As have other marques, such as Mercedes’ AMG, BMW’s M, and Cadillac’s V, Hyundai will be adding a middle trim that capitalizes on the N brand without going whole hog on modifications. According to Biermann, these models will be called N Sport, and they will not get “a different engine, bigger brakes, or a whole new suspension or axles” but will be tuned “for a more sporty driving experience.” He also said that such a package may also include “a different tire than what’s in the normal range.” There will be some visual tweaks to both exterior and interior as well. Biermann confirmed that an N Sport trim could appear on any vehicle line, whether or not a N model exists.
Somewhat surprisingly, the freshly redesigned non-N Veloster retains its sporty R-spec trim level, despite the fact that it may also gain a N Sport model along with the Veloster N. When pressed, Biermann responded somewhat ominously, “The future will tell if that makes sense.”

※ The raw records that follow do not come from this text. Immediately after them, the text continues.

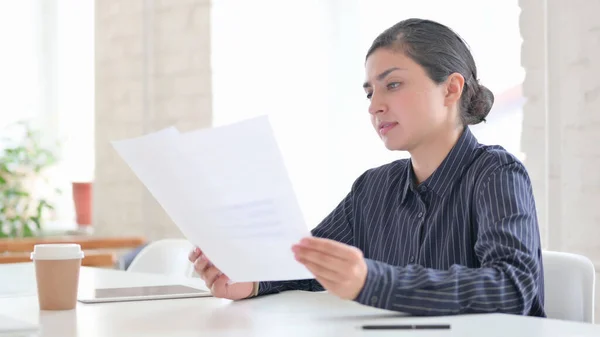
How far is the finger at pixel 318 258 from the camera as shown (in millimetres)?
1231

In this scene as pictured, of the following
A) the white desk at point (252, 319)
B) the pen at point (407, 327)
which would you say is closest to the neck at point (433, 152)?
the white desk at point (252, 319)

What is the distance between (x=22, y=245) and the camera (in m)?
3.86

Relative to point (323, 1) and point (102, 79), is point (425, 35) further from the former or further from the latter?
point (102, 79)

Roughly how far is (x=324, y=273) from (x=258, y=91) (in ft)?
8.70

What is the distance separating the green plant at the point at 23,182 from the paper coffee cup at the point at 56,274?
9.39ft

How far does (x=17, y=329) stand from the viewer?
1165 mm

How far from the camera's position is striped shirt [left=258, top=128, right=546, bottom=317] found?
132 cm

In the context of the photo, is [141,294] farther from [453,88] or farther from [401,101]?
[453,88]

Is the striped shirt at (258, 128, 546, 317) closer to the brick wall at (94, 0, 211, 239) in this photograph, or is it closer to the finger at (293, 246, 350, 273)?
the finger at (293, 246, 350, 273)

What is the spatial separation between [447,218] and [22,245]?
2.70m

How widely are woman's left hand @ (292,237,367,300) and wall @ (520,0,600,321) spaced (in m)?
1.31

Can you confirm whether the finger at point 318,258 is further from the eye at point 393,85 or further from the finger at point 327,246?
the eye at point 393,85

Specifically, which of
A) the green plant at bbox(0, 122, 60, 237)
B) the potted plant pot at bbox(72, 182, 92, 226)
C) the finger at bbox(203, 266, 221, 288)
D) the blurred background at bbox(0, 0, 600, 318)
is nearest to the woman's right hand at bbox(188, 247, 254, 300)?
the finger at bbox(203, 266, 221, 288)

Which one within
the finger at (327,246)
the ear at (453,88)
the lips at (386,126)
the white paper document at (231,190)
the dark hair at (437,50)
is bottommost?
the finger at (327,246)
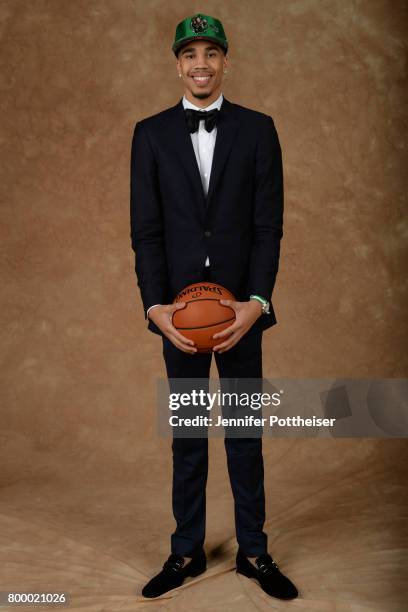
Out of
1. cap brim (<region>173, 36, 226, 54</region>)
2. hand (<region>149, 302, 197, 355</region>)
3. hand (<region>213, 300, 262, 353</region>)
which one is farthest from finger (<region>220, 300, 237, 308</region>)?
cap brim (<region>173, 36, 226, 54</region>)

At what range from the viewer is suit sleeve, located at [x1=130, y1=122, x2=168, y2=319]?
10.0ft

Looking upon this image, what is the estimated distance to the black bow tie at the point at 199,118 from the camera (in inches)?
119

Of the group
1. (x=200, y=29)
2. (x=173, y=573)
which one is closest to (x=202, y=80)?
(x=200, y=29)

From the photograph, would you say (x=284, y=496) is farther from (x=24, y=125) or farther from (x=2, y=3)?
(x=2, y=3)

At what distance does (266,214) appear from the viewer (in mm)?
3084

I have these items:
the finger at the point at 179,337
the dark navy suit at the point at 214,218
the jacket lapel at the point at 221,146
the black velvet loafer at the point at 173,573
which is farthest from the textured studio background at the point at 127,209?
the finger at the point at 179,337

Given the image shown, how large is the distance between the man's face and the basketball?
725 mm

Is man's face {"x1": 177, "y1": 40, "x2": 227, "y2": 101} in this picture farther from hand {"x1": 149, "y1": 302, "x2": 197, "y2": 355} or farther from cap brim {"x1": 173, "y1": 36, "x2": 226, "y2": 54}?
hand {"x1": 149, "y1": 302, "x2": 197, "y2": 355}

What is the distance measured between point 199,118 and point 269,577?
176 centimetres

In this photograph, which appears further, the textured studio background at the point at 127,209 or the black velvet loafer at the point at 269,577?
the textured studio background at the point at 127,209

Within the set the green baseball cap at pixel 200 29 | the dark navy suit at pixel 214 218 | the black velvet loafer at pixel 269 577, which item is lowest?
the black velvet loafer at pixel 269 577

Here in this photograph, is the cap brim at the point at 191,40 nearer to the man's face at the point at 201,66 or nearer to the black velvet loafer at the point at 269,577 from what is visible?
the man's face at the point at 201,66

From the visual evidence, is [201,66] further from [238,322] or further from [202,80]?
[238,322]

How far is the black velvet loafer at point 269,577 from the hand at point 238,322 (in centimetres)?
90
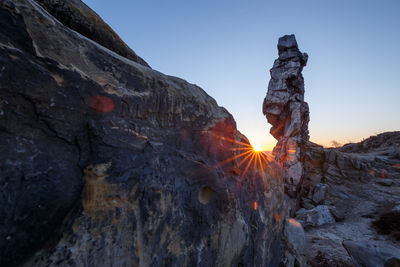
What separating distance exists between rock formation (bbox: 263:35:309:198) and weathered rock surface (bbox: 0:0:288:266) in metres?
12.8

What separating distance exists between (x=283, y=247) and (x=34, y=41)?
5.92m

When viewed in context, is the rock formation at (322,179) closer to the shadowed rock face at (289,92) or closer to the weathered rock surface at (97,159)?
the shadowed rock face at (289,92)

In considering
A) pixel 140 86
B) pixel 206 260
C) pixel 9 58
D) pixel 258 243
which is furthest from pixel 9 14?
pixel 258 243

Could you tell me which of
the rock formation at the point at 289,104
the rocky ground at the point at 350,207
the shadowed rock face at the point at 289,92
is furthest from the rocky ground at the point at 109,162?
the shadowed rock face at the point at 289,92

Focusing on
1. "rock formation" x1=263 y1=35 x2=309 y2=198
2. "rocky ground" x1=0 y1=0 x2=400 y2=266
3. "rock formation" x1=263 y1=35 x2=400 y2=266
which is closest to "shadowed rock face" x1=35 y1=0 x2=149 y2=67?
"rocky ground" x1=0 y1=0 x2=400 y2=266

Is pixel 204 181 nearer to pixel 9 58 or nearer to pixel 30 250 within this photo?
pixel 30 250

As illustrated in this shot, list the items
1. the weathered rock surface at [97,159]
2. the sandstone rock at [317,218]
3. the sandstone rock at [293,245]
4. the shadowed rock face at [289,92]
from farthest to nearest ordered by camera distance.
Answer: the shadowed rock face at [289,92] → the sandstone rock at [317,218] → the sandstone rock at [293,245] → the weathered rock surface at [97,159]

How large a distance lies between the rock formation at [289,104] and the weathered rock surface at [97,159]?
1277 cm

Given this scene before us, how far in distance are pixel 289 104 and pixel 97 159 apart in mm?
16129

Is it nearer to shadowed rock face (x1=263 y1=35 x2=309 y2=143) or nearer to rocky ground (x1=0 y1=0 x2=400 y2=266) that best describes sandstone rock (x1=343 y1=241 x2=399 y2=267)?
rocky ground (x1=0 y1=0 x2=400 y2=266)

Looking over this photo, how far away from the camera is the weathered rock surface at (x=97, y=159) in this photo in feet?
4.45

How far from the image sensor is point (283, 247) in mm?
4508

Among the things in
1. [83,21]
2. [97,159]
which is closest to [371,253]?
[97,159]

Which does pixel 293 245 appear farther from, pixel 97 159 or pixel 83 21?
pixel 83 21
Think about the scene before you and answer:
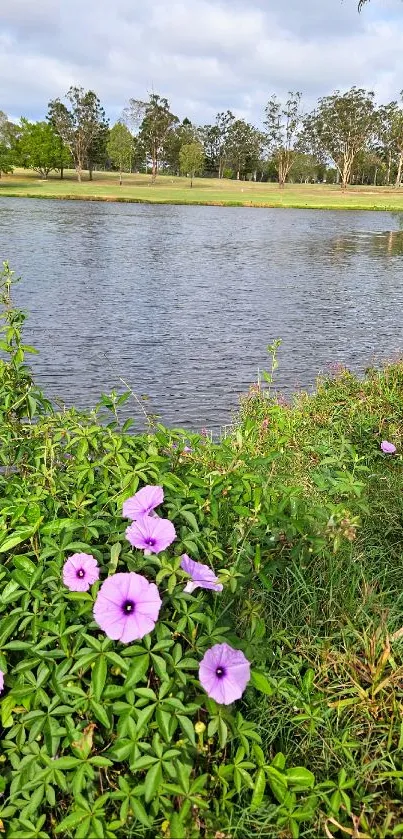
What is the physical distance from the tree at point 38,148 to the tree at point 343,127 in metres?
31.0

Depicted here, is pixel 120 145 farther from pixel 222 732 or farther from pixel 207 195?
pixel 222 732

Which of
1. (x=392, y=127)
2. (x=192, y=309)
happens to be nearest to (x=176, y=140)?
(x=392, y=127)

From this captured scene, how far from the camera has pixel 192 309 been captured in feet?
42.9

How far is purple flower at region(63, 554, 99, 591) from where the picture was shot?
1656mm

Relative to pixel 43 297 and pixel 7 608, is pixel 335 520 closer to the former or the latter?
pixel 7 608

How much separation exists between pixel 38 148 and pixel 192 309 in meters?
63.1

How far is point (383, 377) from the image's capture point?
589cm

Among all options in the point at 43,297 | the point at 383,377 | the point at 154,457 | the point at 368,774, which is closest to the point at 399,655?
the point at 368,774

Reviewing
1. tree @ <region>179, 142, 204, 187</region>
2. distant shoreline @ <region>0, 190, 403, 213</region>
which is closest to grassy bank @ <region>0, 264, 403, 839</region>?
distant shoreline @ <region>0, 190, 403, 213</region>

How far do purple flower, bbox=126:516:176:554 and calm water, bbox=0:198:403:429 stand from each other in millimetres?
5008

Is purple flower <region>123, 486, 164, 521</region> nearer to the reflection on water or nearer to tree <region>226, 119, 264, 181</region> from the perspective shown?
the reflection on water

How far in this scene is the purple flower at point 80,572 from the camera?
1656 mm

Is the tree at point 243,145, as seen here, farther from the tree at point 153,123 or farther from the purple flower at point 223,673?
the purple flower at point 223,673

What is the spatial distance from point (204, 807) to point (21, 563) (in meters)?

There will be an range of as yet unspecified N accessories as well as continued and expanded motorsports involvement. The World Rally Championship effort continues, while we’re told to expect an announcement soon on future and potentially more U.S.-centric racing activities.
When we inquired about the pricing position of N models such as the Veloster, Biermann acknowledged that this is one of Hyundai’s key strengths, “which we will keep for high-performance cars.” Then he said it even more directly: “Expect better value for money” than the current crop of searing hatches.
Serious performance models that are sold at a discount relative to the competition? That combines two of our favorite things, and we can’t wait to wheel the Veloster N—and see what’s next for the N brand.